It happened back in July and was reported by the Miami Herald.
Here's a quote from Ion Sancho: ''The new rules are designed to make sure that they're never embarrassed again,''
http://www.miami.com/mld/miamiherald/14803773.htmIN MY OPINION
Elections hacks don't guard us against hackers
BY FRED GRIMM
fgrimm@MiamiHerald.com
For a county supervisor of elections needing someone to test the vulnerabilities of his voting system, Dan Wallach's the man.
Wallach, who runs the security computer lab at Rice University, is a nationally regarded expert on computer network security and voting system vulnerabilities. He's associate director of ACCURATE (A Center for Correct, Usable, Reliable, Auditable and Transparent Elections). Besides, his parents live in Lauderdale-by-the-Sea.
He is a perfect choice. But not in Florida.

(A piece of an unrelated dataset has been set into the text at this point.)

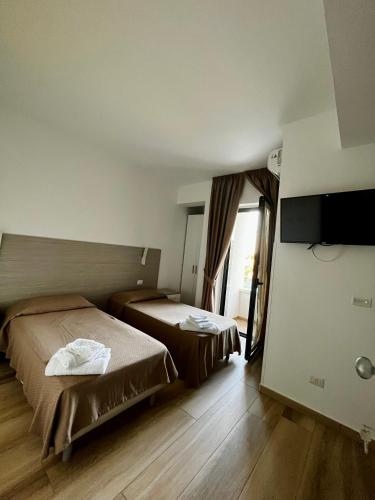 a hotel room with two beds and a television at B&B Mastro Mario in Rocca di Neto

Wallach and his associates at ACCURATE may represent academia's leading experts on voting system security, but under the new rules promulgated by the Florida Secretary of State, they don't qualify.

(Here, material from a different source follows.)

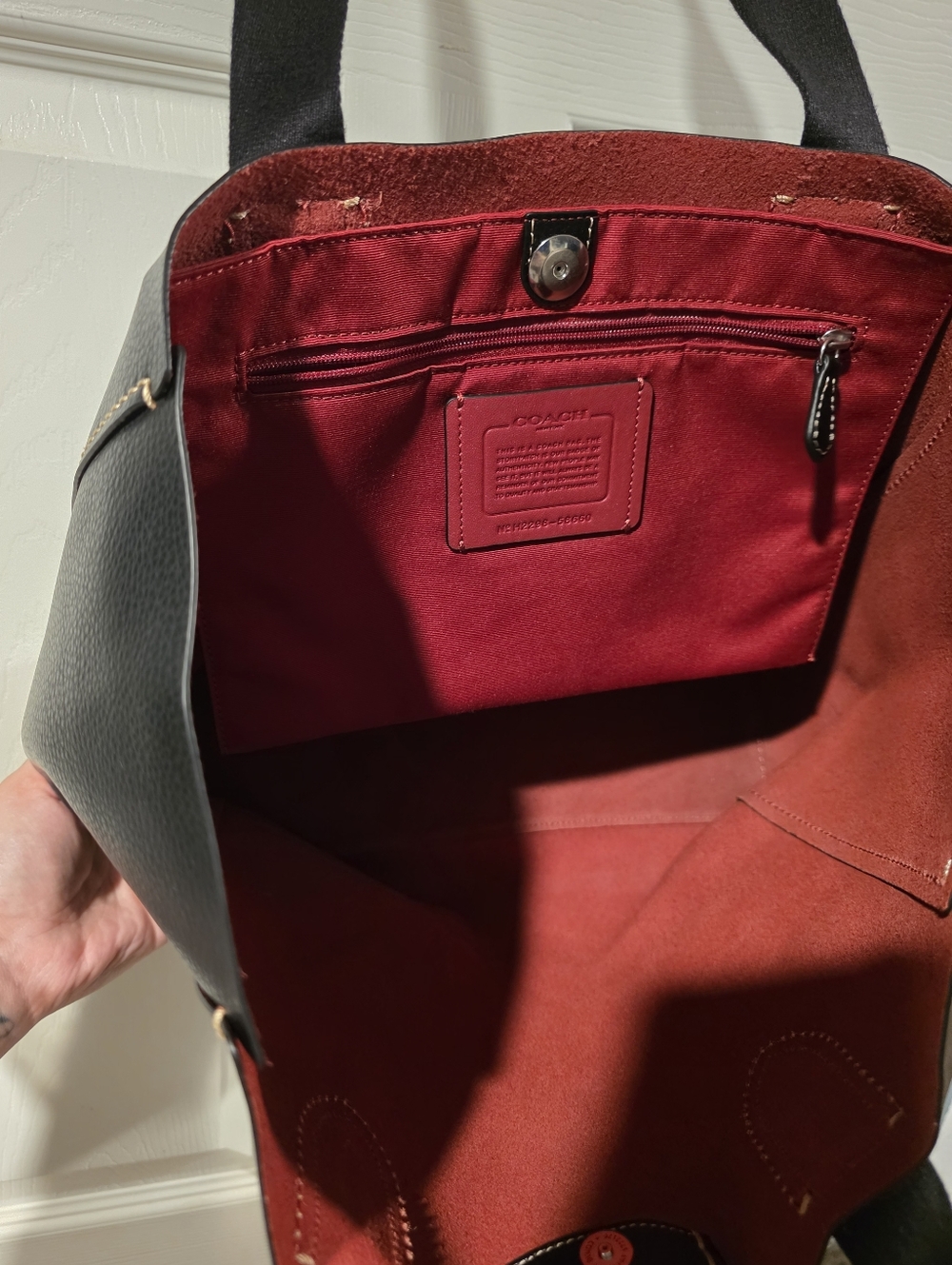Coach Derby Tote Bag in black pebbled leather with a contrasting red interior. - Picture 9 of 11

Any security test, the secretary of state's office insists, must be performed by someone certified by the American Software Testing Qualifications Board, the American Society for Quality or the EC (E-Commerce) Council.

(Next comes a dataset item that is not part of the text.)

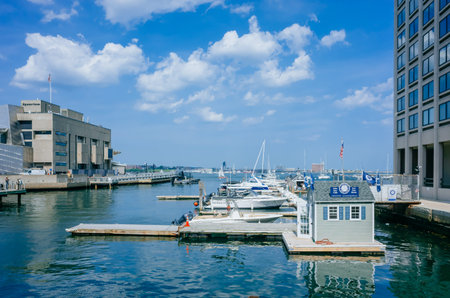 Boston, USA - May 28, 2016: View of Boston Harbor with boats and yachts at dock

Not only is Wallach not certified by the three organizations, ''I've never heard of them,'' he says.
TRAINING COURSE
Actually, the first two organizations are concerned with the overall quality of manufactured software, not security. The EC Council website offers a five-day training course into something called ''ethical hacking.'' Five days of training, under the new rules, would trump the most sophisticated résumés in computer science.
Computer professor David Dill, of Stanford University, who served on California's Ad Hoc Task Force on Touch Screen Voting, and whose degree -- not the five-day kind -- comes from MIT, added his apprehensions to the comments on the proposed rules the Florida Secretary of State's office collected Monday. He said they would ``would exclude the most competent evaluators, such as those who have found most of the reported security holes in existing voting systems.
''I have checked with several computer security experts, who not only do not have these qualifications, but, like me, have never heard of them. A little research on the Web reveals these certifications to be of dubious relevance to voting system evaluation,'' Dill wrote.
Other rules would require that the voting-machine vendors and the secretary's office get advance notice of any security test. And a supervisor of elections contemplating a security test must first take special pains to protect the machine manufacturer's secret operating code.
CERTIFIED HACKERS
Wallach and Dill seemed puzzled. Wallach noted that a voting machine ought to be secure no matter who tries to hack the system. The notion that a would-be hacker must first be properly certified and possess special qualifications (like a five-day online course), and the vendors need advance notice becomes utterly irrelevant in cyberspace.